> [TASK OBJECTIVE] Please recast the entries below as a numbered list, beginning at the line that has "Which is furthest from the" and stopping after the line that has "the point at 128,151 →". Omit blank lines and picture lines.

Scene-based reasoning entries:
-- BEGIN --
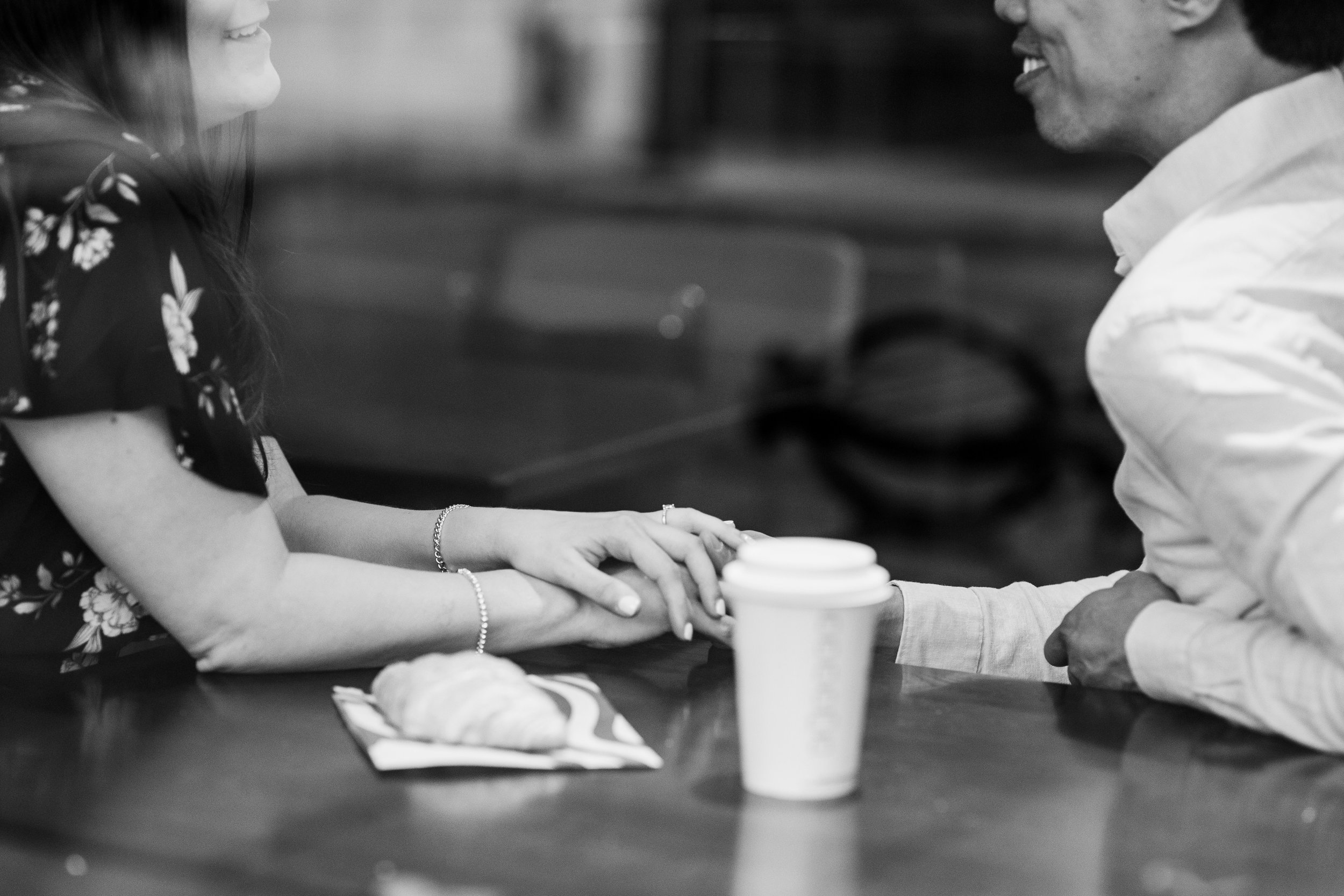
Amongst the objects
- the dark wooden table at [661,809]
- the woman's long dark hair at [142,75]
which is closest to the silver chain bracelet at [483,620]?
the dark wooden table at [661,809]

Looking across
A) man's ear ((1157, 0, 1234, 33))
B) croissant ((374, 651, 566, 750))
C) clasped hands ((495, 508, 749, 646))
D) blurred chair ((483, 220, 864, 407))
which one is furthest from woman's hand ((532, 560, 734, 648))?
blurred chair ((483, 220, 864, 407))

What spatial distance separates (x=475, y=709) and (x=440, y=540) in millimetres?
473

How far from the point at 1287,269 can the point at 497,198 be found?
246 inches

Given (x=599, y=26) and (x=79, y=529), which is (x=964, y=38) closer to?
(x=599, y=26)

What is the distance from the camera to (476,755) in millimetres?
989

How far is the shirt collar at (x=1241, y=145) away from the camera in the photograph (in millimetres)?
1237

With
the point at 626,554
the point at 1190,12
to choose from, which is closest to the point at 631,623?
the point at 626,554

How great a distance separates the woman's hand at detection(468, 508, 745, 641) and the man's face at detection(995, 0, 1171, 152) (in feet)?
1.51

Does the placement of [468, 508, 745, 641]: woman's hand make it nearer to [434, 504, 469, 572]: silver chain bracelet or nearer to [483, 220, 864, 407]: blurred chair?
[434, 504, 469, 572]: silver chain bracelet

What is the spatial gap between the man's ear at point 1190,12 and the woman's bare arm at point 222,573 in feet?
2.33

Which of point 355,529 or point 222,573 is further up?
point 222,573

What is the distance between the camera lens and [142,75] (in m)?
1.28

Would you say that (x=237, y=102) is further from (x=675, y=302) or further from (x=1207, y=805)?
(x=675, y=302)

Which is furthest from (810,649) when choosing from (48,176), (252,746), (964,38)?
(964,38)
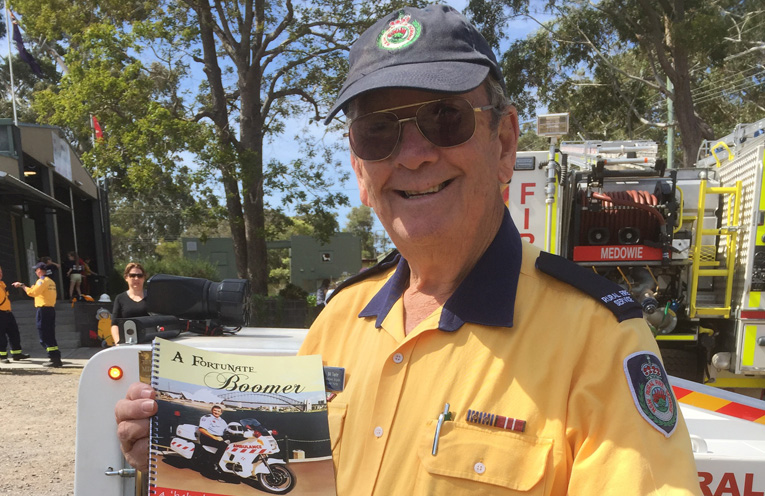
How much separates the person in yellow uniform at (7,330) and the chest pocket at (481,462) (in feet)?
33.1

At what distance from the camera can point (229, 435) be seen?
1.28 meters

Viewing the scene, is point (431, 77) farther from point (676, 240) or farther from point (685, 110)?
point (685, 110)

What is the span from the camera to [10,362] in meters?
9.97

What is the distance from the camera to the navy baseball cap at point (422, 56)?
1253 millimetres

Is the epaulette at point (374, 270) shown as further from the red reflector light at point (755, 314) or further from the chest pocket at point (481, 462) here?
the red reflector light at point (755, 314)

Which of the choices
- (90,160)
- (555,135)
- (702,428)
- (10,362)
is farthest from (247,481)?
(90,160)

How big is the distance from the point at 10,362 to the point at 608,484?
1117 cm

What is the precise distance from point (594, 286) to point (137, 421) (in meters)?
1.05

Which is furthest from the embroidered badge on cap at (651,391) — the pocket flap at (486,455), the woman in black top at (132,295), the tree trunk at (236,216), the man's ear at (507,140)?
the tree trunk at (236,216)

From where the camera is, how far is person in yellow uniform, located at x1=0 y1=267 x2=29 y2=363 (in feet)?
30.9

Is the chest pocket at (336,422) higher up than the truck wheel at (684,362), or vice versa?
the chest pocket at (336,422)

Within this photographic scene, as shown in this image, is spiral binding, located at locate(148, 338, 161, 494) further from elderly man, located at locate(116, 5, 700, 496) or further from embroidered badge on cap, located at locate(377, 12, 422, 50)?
embroidered badge on cap, located at locate(377, 12, 422, 50)

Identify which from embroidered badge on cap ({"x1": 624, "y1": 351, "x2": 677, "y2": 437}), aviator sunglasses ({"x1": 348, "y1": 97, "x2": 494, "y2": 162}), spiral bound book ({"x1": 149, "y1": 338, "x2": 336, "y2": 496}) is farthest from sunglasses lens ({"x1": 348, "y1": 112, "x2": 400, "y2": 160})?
embroidered badge on cap ({"x1": 624, "y1": 351, "x2": 677, "y2": 437})

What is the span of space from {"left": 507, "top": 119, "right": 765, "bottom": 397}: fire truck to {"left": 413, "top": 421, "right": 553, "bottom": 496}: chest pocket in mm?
3952
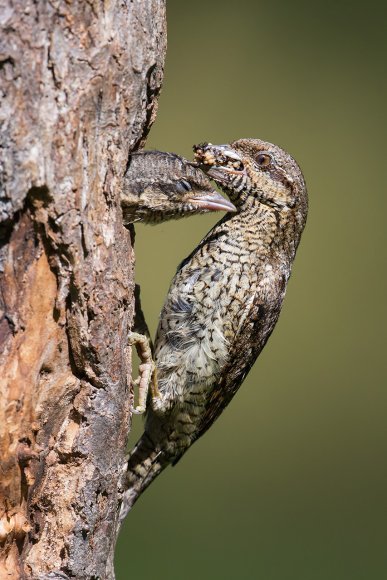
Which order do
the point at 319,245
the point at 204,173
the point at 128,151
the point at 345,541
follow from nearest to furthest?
the point at 128,151 → the point at 204,173 → the point at 345,541 → the point at 319,245

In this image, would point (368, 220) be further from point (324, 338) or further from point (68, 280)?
point (68, 280)

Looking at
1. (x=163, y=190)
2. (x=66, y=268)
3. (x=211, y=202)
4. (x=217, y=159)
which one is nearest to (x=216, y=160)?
(x=217, y=159)

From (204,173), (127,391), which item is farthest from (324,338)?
(127,391)

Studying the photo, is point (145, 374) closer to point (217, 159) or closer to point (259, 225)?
point (259, 225)

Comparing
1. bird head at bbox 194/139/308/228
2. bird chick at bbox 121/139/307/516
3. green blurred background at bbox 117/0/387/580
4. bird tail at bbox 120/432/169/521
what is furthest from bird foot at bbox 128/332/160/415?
green blurred background at bbox 117/0/387/580

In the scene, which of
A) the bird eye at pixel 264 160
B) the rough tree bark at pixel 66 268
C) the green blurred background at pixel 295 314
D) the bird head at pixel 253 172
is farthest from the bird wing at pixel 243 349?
the green blurred background at pixel 295 314

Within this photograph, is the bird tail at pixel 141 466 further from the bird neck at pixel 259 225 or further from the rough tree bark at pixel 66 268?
the bird neck at pixel 259 225
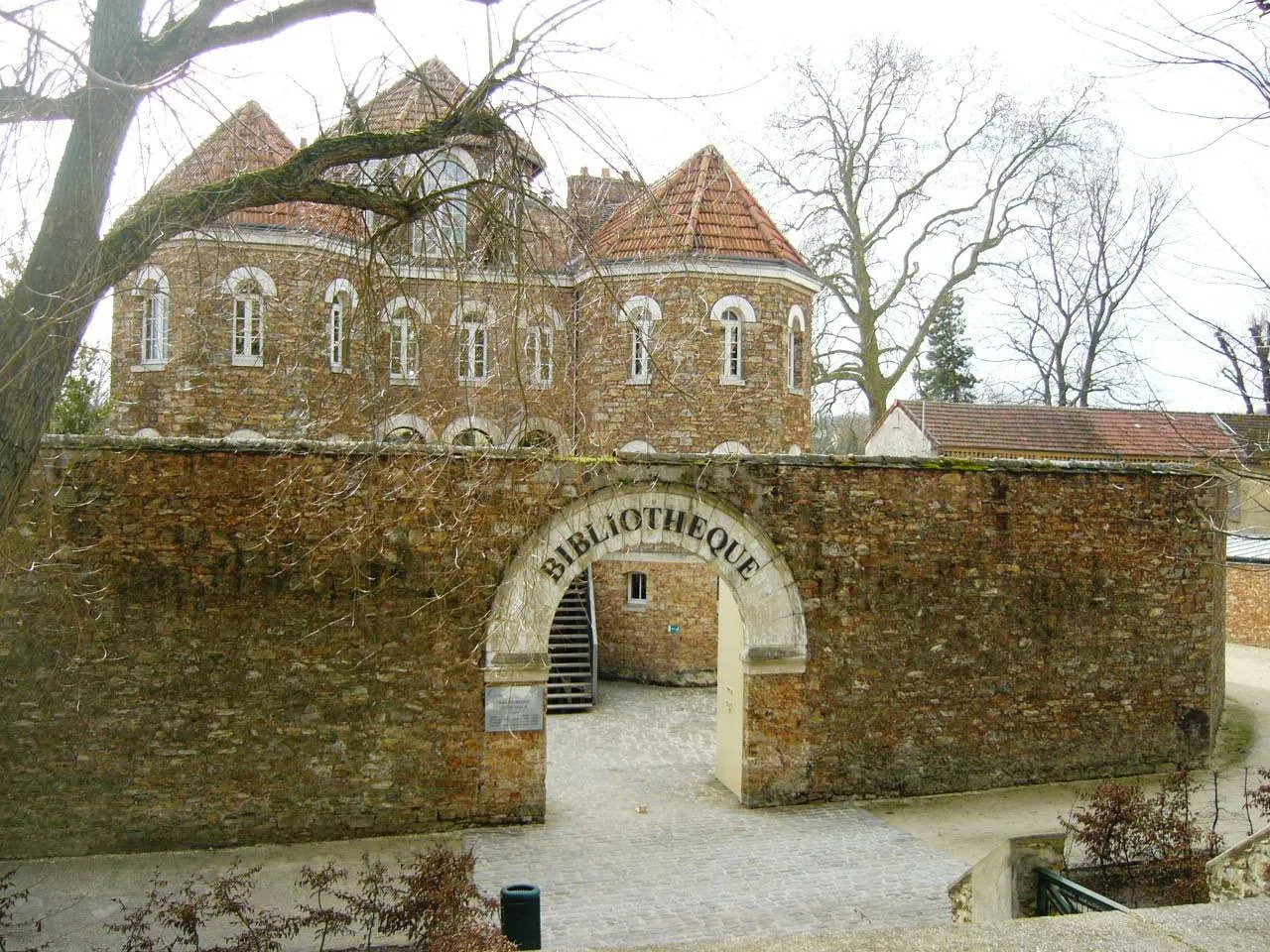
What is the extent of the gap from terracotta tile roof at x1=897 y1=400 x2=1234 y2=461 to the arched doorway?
1877 centimetres

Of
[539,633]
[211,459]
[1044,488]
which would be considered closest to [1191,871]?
[1044,488]

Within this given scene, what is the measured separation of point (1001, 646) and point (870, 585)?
190cm

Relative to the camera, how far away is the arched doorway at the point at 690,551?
11195 mm

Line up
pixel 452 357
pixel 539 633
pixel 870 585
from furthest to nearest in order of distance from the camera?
pixel 870 585
pixel 539 633
pixel 452 357

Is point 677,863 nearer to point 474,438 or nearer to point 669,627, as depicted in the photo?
point 474,438

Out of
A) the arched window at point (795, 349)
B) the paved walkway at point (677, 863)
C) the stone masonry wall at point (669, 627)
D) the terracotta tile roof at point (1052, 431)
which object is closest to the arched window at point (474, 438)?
the paved walkway at point (677, 863)

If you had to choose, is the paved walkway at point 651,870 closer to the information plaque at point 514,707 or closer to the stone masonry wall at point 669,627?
the information plaque at point 514,707

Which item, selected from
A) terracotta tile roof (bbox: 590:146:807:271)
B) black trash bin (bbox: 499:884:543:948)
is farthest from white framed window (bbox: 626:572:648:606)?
black trash bin (bbox: 499:884:543:948)

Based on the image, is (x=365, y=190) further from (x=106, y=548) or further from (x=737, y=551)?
(x=737, y=551)

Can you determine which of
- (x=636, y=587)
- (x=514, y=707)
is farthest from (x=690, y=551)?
(x=636, y=587)

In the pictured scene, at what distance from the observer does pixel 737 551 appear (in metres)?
11.8

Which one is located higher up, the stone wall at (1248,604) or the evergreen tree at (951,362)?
the evergreen tree at (951,362)

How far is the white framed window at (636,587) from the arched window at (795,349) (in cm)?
499

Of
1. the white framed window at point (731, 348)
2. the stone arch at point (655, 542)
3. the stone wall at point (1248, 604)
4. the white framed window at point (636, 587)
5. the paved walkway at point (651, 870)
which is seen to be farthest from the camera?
Result: the stone wall at point (1248, 604)
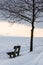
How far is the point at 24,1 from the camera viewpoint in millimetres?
15031

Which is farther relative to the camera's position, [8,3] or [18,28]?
[18,28]

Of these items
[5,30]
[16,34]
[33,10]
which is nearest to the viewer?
[33,10]

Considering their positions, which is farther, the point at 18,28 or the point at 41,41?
the point at 18,28

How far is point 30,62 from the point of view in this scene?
820 centimetres

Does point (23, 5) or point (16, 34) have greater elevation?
point (23, 5)

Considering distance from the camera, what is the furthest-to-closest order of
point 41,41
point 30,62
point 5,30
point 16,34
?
point 5,30 → point 16,34 → point 41,41 → point 30,62

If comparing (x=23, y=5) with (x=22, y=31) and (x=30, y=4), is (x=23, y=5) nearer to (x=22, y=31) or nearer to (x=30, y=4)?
(x=30, y=4)

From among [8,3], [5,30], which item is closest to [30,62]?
[8,3]

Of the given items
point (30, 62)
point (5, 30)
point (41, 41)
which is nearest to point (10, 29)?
Result: point (5, 30)

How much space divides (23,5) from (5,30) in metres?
14.5

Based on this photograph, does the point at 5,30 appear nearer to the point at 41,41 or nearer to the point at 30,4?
the point at 41,41

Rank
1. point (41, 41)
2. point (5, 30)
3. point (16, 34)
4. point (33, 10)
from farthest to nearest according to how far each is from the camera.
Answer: point (5, 30) < point (16, 34) < point (41, 41) < point (33, 10)

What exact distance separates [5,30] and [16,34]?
8.22 feet

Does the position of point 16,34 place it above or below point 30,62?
below
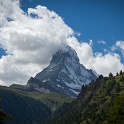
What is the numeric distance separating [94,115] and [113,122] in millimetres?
157478

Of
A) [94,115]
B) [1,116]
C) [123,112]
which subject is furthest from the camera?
[94,115]

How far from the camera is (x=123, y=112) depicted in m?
39.4

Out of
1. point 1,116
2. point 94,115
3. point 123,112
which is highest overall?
point 94,115

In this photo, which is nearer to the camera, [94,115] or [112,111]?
[112,111]

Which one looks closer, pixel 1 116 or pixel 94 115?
pixel 1 116

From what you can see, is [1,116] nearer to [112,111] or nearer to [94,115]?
[112,111]

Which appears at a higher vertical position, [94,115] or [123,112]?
[94,115]

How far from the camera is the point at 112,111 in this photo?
40.0 metres

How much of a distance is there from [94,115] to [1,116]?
6787 inches

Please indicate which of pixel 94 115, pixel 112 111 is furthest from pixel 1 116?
pixel 94 115

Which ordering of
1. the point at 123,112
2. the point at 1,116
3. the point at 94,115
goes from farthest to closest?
the point at 94,115 → the point at 123,112 → the point at 1,116

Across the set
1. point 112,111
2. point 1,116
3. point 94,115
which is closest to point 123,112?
point 112,111

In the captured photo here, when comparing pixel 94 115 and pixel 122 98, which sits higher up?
pixel 94 115

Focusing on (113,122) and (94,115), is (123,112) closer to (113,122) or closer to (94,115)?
(113,122)
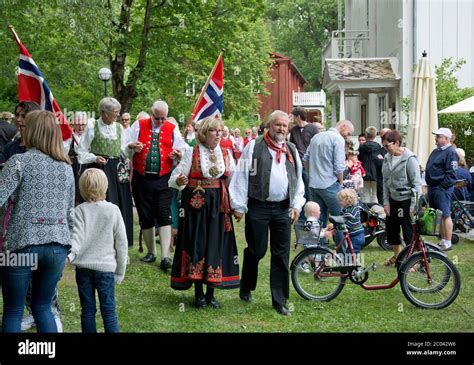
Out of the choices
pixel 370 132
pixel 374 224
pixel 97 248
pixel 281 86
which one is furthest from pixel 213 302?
pixel 281 86

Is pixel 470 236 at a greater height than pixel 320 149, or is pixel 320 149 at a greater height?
pixel 320 149

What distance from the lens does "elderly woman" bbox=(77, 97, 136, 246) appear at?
10336 mm

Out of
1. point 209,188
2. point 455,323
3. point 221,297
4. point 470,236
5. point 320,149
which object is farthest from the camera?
point 470,236

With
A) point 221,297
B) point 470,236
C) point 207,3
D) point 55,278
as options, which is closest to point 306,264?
point 221,297

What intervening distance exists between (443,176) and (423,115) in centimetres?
391

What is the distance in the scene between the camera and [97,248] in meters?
6.47

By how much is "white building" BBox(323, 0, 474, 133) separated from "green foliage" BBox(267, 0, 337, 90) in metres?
26.0

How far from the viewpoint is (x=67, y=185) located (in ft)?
20.0

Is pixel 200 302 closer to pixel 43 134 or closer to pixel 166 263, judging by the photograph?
pixel 166 263

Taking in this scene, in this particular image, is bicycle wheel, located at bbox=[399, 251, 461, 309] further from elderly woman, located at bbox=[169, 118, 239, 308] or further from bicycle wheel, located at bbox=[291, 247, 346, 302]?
elderly woman, located at bbox=[169, 118, 239, 308]

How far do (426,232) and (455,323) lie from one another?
118 centimetres

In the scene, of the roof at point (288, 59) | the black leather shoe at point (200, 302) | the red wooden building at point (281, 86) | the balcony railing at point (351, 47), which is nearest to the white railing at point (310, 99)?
the roof at point (288, 59)
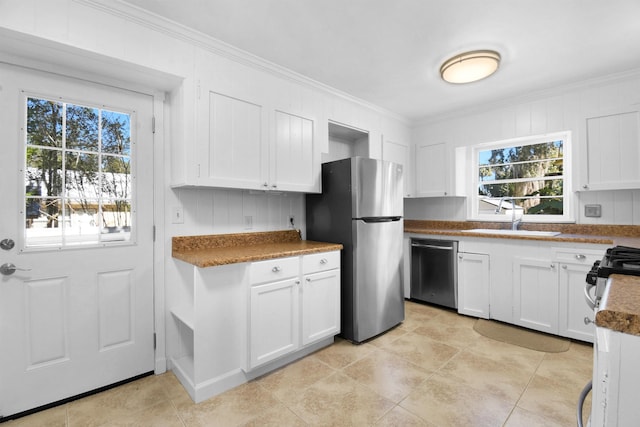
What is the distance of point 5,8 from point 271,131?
1531 mm

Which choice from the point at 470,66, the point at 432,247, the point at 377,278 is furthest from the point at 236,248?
the point at 470,66

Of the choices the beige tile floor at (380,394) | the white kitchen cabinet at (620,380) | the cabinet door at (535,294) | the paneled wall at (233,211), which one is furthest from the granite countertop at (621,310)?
the paneled wall at (233,211)

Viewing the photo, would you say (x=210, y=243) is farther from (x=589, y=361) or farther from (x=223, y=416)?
(x=589, y=361)

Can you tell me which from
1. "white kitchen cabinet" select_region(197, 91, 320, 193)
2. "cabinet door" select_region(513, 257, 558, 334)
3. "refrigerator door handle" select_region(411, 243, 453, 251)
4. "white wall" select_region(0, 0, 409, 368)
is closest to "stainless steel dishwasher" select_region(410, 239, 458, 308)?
"refrigerator door handle" select_region(411, 243, 453, 251)

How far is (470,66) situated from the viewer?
236 cm

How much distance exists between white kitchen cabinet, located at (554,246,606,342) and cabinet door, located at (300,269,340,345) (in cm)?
192

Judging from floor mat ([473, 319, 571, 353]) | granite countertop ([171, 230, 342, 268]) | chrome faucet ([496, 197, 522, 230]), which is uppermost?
chrome faucet ([496, 197, 522, 230])

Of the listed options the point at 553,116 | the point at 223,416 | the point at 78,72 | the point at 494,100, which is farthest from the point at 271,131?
the point at 553,116

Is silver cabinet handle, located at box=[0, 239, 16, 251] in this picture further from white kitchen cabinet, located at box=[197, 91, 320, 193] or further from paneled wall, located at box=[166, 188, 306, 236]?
white kitchen cabinet, located at box=[197, 91, 320, 193]

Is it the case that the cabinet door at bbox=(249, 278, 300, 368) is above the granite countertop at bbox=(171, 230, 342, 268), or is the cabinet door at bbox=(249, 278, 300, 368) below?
below

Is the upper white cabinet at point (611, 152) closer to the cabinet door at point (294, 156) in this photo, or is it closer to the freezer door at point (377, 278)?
the freezer door at point (377, 278)

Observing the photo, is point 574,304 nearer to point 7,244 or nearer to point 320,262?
point 320,262

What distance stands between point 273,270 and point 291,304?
1.02 feet

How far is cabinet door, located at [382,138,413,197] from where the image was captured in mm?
3652
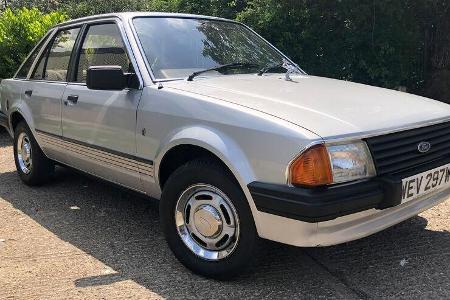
-- END --
> [RIGHT ANSWER]
1. Which is furthest from the embroidered badge on cap at (651,391) — the pocket flap at (486,455), the woman in black top at (132,295), the tree trunk at (236,216), the man's ear at (507,140)?
2. the tree trunk at (236,216)
3. From where the camera is, how far is person in yellow uniform, located at x1=0 y1=267 x2=29 y2=363 (in feet)?
4. 30.9
5. Is the chest pocket at (336,422) higher up than the truck wheel at (684,362), or vice versa?
6. the chest pocket at (336,422)
7. Within this photographic scene, as shown in this image, is spiral binding, located at locate(148, 338, 161, 494) further from elderly man, located at locate(116, 5, 700, 496) or further from embroidered badge on cap, located at locate(377, 12, 422, 50)?
8. embroidered badge on cap, located at locate(377, 12, 422, 50)
9. Identify which from embroidered badge on cap ({"x1": 624, "y1": 351, "x2": 677, "y2": 437}), aviator sunglasses ({"x1": 348, "y1": 97, "x2": 494, "y2": 162}), spiral bound book ({"x1": 149, "y1": 338, "x2": 336, "y2": 496}) is farthest from sunglasses lens ({"x1": 348, "y1": 112, "x2": 400, "y2": 160})?
10. embroidered badge on cap ({"x1": 624, "y1": 351, "x2": 677, "y2": 437})
11. What is the span of space from {"left": 507, "top": 119, "right": 765, "bottom": 397}: fire truck to {"left": 413, "top": 421, "right": 553, "bottom": 496}: chest pocket in mm?
12. 3952
13. Which order do
14. the point at 319,245
15. the point at 204,173
16. the point at 128,151
17. the point at 345,541
18. follow from nearest to furthest?
19. the point at 128,151 → the point at 204,173 → the point at 345,541 → the point at 319,245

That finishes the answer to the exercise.